Quoting Wolfgang Pauli (Physics Nobel Prize 1950); “The layman always means, when he says ‘reality’ that he is speaking of something self-evidently known; whereas to me it seems the most important and exceedingly difficult task of our time is to work on the construction of a new idea of reality [2]”.

A mathematical model is a precisely formulated idea about some aspect of physical reality and must never be confused with reality itself.  Many different models can be formulated about the same aspect of reality.  If the predictive performance of two or more models were found to be the same then the models would be equally valid. This view is known as model-dependent realism.  Quoting Stephen Hawking: “I take the positivist viewpoint that a physical theory is just a mathematical model and that it is meaningless to ask whether it corresponds to reality. All that one can ask is that its predictions should be in agreement with observation [3].” – In other words, aspects of physical reality are seen and understood through mathematical models.

You may ask, since Pauli and Hawking were theoretical physicists, and you are interested in engineering, how would all this pertain to you?  – The answer is that engineering models deal with aspects of reality as well.  As engineers, we benefit from operating within established conceptual frameworks like continuum mechanics, fluid dynamics, and electromagnetism. Working in the foundational sciences, physicists are laboring to formulate and validate a comprehensive conceptual framework.  They are progressing very slowly. A physicist even argued that theoretical physics has been stagnating for about forty years [4].

Laws of Nature

Nature is what it is and if there are such things as laws of nature, they are not known and probably are not knowable.  Laws of great generality and elegance have been formulated to describe aspects of physical reality.  For example, Newton’s laws were considered to be laws of nature for about two centuries, but we now know that they are approximations to a more comprehensive model, the theory of relativity, which has its limitations also.

Physics-based Model

In view of the foregoing, this is a meaningless term.

Physics-informed Model

This vague term is also meaningless.

Computational Model

This term conflates the operations that transform the input data D into the quantities of interest F, called mathematical model, with the procedures by which a numerical approximation F_num is obtained.  Understanding the difference between F and F_num is essential.

Governing Equations

This term is misleading. Natural processes are not governed by our equations. Nature knows nothing about our equations. Our equations describe certain aspects of natural processes, subject to limitations imposed by the underlying assumptions and the available calibration data.

Finite Element Modeling

This term refers to the obsolete practice of constructing numerical problems by assembling elements from the library of a finite element code.  In these libraries, the model form and the approximating functions are mixed.

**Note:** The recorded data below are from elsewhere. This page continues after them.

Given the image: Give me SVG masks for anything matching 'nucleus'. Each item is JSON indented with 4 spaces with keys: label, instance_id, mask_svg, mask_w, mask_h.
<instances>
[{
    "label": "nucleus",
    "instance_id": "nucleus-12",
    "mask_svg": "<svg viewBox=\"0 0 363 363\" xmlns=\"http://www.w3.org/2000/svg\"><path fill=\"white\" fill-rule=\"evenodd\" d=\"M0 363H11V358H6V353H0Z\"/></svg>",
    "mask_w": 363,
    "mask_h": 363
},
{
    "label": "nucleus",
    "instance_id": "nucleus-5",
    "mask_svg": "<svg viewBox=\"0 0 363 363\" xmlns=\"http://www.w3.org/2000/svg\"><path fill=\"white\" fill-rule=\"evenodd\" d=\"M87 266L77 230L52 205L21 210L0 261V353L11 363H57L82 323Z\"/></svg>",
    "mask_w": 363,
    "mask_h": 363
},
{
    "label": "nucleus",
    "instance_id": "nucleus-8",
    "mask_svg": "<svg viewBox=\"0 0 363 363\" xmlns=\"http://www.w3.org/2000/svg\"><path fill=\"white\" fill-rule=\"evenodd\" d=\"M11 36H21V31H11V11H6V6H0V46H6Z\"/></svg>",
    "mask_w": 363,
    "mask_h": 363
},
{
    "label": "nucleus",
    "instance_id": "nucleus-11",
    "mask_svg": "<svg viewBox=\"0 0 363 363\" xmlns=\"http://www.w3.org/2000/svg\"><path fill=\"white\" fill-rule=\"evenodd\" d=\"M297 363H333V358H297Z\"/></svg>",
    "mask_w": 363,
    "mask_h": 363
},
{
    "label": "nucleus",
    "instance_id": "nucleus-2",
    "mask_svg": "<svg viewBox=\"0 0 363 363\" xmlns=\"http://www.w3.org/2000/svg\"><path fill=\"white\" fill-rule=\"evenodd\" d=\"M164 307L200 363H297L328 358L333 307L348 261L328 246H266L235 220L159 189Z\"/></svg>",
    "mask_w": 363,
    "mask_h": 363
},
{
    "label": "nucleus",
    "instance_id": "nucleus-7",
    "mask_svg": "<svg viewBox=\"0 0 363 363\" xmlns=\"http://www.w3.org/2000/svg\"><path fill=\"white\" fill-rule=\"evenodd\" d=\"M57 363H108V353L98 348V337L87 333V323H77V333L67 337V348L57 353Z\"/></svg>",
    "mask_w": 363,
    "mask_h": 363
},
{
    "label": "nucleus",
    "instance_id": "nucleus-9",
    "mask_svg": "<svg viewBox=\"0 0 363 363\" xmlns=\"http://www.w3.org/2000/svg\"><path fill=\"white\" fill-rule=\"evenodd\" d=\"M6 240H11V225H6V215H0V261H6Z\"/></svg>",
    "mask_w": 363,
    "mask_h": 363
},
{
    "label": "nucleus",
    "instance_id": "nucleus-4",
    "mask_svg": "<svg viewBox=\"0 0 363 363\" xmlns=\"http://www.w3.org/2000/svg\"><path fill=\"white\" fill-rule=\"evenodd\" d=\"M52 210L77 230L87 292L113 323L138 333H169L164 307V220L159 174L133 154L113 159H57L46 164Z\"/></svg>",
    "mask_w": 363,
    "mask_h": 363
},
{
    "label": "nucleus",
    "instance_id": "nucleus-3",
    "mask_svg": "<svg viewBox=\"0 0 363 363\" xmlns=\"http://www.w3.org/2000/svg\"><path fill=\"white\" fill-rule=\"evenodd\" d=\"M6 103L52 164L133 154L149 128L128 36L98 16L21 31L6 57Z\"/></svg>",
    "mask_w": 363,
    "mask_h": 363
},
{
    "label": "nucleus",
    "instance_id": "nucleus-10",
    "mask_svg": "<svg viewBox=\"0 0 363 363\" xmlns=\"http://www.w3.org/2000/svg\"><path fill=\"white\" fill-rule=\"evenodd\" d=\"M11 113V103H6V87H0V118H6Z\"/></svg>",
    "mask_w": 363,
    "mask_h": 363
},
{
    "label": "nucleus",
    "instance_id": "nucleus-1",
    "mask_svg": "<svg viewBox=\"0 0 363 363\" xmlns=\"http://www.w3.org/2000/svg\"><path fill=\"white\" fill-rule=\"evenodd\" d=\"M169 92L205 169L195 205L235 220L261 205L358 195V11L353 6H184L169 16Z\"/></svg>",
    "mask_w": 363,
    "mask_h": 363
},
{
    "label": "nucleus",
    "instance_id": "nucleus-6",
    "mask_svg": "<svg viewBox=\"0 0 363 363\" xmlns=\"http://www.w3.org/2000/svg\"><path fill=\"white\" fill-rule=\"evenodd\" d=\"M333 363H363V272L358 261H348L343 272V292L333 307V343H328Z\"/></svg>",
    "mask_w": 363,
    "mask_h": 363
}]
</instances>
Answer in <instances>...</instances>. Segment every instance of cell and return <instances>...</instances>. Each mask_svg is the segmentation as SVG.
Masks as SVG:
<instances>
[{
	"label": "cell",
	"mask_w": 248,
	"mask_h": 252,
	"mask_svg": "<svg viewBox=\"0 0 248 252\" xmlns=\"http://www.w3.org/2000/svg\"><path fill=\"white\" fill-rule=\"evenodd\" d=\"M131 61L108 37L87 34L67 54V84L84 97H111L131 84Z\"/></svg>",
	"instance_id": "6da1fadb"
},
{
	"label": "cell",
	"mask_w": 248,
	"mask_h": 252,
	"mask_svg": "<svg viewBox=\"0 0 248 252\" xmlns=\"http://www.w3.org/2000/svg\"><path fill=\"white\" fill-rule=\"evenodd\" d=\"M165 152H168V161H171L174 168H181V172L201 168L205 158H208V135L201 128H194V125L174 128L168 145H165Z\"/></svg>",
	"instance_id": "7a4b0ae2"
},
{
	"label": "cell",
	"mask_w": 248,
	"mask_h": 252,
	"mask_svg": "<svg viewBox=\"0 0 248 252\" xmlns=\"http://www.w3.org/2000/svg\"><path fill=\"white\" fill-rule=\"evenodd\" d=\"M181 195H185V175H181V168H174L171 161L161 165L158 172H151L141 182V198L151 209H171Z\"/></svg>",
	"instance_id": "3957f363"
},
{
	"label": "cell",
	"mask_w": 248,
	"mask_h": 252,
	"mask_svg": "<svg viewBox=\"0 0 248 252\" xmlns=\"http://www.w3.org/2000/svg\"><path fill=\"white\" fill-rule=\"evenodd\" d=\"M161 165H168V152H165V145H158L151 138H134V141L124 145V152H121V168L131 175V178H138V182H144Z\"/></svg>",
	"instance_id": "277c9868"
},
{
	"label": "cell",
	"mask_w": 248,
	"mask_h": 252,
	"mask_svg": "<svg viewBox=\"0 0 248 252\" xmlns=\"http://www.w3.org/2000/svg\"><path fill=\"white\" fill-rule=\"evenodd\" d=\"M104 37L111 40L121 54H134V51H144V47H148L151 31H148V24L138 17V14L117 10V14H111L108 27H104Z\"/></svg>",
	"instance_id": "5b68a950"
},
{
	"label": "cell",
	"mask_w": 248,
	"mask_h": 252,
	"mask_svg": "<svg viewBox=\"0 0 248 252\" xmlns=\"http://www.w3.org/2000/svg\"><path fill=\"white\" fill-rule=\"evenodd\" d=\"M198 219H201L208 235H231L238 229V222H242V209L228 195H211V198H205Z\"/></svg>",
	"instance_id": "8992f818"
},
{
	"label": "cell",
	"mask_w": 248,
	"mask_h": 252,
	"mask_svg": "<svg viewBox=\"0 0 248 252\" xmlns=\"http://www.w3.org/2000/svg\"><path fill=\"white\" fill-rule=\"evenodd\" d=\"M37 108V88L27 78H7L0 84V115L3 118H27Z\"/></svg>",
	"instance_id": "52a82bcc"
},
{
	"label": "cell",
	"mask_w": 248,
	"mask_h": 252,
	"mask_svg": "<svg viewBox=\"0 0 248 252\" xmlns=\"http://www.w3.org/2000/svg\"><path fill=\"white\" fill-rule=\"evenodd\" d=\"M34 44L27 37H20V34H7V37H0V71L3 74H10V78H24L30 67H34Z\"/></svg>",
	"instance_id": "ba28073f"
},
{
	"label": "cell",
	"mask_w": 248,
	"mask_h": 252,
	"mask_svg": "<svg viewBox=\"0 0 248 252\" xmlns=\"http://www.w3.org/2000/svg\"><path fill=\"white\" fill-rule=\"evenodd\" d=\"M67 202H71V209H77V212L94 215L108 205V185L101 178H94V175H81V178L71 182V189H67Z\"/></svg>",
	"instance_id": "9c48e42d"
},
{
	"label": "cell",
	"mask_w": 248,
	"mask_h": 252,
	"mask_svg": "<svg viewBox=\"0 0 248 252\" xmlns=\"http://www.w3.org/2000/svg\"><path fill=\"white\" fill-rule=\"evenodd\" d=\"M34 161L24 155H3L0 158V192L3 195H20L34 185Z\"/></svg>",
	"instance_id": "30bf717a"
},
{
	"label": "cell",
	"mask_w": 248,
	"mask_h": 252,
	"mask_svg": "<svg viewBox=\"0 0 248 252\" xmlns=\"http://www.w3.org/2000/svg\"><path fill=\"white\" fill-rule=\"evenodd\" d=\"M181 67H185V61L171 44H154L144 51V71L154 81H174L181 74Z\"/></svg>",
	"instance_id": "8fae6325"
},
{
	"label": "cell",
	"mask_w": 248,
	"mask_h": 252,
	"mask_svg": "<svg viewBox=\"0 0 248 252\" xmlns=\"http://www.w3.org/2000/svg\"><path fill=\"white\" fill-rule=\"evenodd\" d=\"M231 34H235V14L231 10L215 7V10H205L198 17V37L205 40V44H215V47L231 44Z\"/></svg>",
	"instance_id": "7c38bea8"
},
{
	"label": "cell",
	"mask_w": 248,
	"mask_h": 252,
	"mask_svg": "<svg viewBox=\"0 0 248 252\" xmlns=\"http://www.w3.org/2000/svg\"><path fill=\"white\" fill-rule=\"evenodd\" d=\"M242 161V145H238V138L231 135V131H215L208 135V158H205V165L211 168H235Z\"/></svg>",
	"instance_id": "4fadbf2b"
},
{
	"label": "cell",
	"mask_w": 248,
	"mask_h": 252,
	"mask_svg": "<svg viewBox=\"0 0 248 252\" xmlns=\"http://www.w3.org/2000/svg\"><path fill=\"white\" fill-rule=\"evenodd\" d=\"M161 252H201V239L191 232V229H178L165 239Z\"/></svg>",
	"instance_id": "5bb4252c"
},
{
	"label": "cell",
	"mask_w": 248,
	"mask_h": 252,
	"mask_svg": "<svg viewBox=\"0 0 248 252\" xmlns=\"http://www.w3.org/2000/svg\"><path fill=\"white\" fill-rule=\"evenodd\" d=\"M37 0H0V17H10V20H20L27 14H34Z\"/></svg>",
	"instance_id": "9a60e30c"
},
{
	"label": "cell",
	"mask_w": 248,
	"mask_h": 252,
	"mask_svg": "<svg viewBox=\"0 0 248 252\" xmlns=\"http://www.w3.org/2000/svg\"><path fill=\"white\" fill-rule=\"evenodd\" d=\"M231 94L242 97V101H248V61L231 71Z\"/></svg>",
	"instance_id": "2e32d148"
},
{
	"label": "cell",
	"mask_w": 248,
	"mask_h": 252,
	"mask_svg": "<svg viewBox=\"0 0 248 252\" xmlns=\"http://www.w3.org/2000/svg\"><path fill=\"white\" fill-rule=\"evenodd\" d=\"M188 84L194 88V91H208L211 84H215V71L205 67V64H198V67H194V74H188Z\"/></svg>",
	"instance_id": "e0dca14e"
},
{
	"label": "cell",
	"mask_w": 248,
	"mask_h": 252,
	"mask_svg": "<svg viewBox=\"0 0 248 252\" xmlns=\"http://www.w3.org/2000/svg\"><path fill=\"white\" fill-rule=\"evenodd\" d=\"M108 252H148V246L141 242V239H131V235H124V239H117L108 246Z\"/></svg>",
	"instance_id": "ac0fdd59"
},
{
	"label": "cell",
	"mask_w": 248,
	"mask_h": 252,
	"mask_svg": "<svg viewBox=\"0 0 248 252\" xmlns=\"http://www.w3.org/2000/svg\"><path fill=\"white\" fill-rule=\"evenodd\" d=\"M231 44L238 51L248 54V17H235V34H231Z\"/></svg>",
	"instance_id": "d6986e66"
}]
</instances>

Artificial Intelligence (AI)

This is an umbrella term referring to computer systems designed to perform tasks, such as visual perception, speech recognition, and translation between languages. The term is misleading because these tasks involve the execution of clever algorithms that form only a small subset of the functions we associate with human intelligence. Importantly, there is no algorithm for theory choice [5], that involves elements of creativity, innovation, and, possibly, paradigm-shifting approaches. It would be more accurate to interpret the ‘I’ in AI as signifying ‘idiot savant’ rather than ‘intelligence’.

[1] Translated by James Legge.

[2] Wolfgang Pauli.  Letter to Markus Fierz, 1948.

[3] Stephen Hawking and Roger Penrose.  The nature of space and time. Princeton University Press, 2010.

[4] Sabine Hossenfelder. Lost in math: How beauty leads physics astray. Hachette UK, 2018.

[5] Thomas Kuhn. Postscript to the second edition of “The Structure of Scientific Revolutions”, University of Chicago Press, 1970.